Trapped through the looking glass

People don’t really understand. They say they do, they try to fathom what it’s like, but they only scratch the surface. They may understand what it’s like to be at a party, feeling like you’re behind a glass wall, looking in at everyone else having fun and… well, connecting. They may understand what it feels like to feel that way for a little while…

But they don’t have any clue what it’s like to feel that way every day, every time, for more than 30 years. To always, and I literally mean always, feel like I’m apart from everyone else, even when they spend a little while trying to make me feel like part of the group. They don’t understand that for me to feel like part of the group will take more time and effort than they want to bother wasting on me.

They think because I look “normal”, that my brain can grasp everything theirs can; that I can see the subtle ripples in the social waters that they can see. They don’t understand. They can’t grasp that these things, these subtle nuances that they know and feel instinctively, are missing in me. Because I seem so smart, so articulate, so knowledgeable… because I can appear to not have “disabilities”… because I was born with a few gifts they may envy… they forget that I was born with pieces of my mind and heart missing.

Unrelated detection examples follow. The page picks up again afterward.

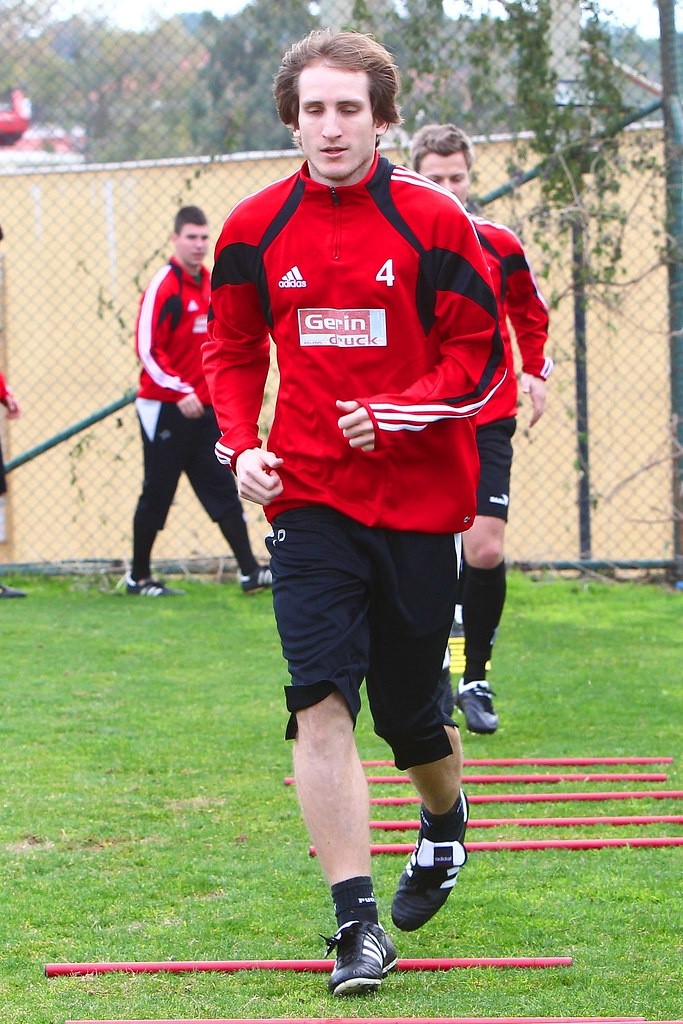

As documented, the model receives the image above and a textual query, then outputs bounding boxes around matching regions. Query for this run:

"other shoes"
[0,582,26,597]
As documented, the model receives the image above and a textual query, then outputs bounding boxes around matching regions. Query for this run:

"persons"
[0,224,29,598]
[201,27,508,999]
[124,206,274,598]
[398,123,553,735]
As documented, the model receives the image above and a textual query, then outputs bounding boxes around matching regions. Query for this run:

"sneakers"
[241,565,273,594]
[436,643,454,716]
[319,919,396,994]
[452,675,498,735]
[390,790,469,929]
[125,574,185,596]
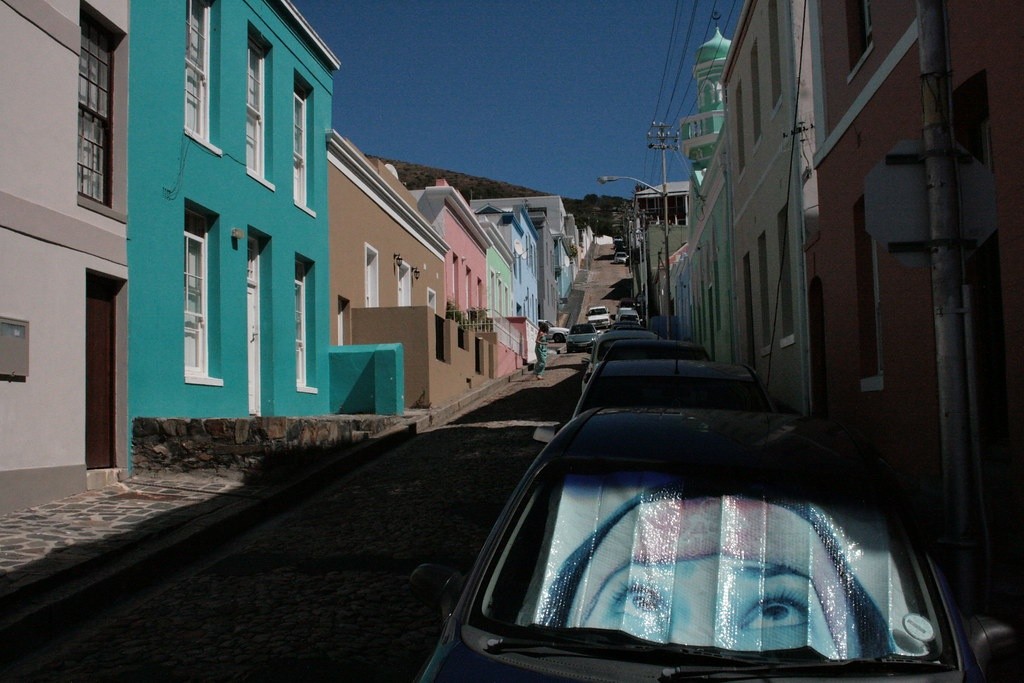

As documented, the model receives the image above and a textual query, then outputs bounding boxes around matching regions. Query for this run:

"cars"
[412,307,986,683]
[614,252,629,264]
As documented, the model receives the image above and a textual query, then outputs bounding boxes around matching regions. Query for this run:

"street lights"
[597,176,672,341]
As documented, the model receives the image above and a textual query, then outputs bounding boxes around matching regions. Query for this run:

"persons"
[531,323,549,380]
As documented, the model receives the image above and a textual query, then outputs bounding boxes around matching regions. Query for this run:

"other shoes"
[536,374,543,380]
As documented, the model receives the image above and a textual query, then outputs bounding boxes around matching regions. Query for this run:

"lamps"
[412,266,420,281]
[232,229,243,239]
[393,253,402,267]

No one understands how hard it is for me to meet complete strangers at a party or a club. Women especially. I cannot see if or when they are interested in me. I see people glancing and other people would know what the body language and expressions mean; I can’t. I see a woman glance at me and honestly can’t tell if they are thinking “He’s hawt, I hope he comes over and says hi” or thinking “Gawd, why won’t that creep stop looking in my direction, I hope I won’t have to get the bouncers.”

I’ve seen what happens when people read the signals right. I’ve also seen all to well what happens when they read the signals wrong. I’ve fought hard all my life to not just be a nice guy, but a good man, and better than these sleazy douche-bag players. If I didn’t care about reputation or finding/building a relationship with a woman, I could probably be more brave; but I do not ever want to be the old man living alone with no family. I need to know that someone is not already thinking I’m a freak before I even say hello; but I don’t have the ability to decode the subtleties of body language etc. to be able to do that the way everyone else can.

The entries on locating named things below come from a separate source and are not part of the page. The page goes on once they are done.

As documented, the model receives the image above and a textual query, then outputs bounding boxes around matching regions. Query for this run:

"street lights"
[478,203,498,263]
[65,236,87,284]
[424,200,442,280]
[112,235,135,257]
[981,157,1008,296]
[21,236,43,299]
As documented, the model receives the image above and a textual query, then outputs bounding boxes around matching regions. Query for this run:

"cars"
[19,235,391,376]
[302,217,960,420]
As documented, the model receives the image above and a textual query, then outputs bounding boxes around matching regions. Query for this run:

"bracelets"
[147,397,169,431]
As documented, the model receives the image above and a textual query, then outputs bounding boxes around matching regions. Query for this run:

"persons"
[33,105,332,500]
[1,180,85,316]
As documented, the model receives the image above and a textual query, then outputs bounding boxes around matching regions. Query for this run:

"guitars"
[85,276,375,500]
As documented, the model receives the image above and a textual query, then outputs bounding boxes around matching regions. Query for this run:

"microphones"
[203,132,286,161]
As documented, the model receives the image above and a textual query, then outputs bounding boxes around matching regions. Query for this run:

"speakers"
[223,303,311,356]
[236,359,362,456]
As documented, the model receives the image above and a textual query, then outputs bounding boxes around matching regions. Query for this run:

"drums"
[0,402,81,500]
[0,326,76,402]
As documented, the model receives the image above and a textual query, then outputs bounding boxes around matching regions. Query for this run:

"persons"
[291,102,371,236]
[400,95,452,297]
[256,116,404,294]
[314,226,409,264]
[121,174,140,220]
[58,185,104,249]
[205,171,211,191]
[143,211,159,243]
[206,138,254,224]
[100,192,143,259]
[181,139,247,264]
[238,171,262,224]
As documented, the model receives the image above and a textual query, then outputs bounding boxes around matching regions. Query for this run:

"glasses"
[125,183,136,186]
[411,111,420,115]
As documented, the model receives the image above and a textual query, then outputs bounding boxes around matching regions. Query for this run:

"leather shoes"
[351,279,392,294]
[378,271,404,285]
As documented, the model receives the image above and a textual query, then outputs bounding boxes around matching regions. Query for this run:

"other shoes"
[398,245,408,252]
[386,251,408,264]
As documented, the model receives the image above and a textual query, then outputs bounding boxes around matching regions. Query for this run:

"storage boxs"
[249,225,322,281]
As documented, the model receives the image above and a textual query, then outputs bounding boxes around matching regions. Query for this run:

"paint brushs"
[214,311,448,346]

People take that little, teeny bit of knowledge for granted. They all say it’s easy, that anyone can do it, that I’m trying too hard or not trying enough. That I’m over-analyzing. They don’t understand. They don’t get that they don’t have to analyze at all because of the little things they can do in their brains that they take for granted. They don’t get that they can read people in ways I can’t and probably never will be able to, no matter how much I observe and study and train myself. They don’t realize they see the subtleties and know the rules by instinct and I have to actively remember and analyze where they just instinctual know.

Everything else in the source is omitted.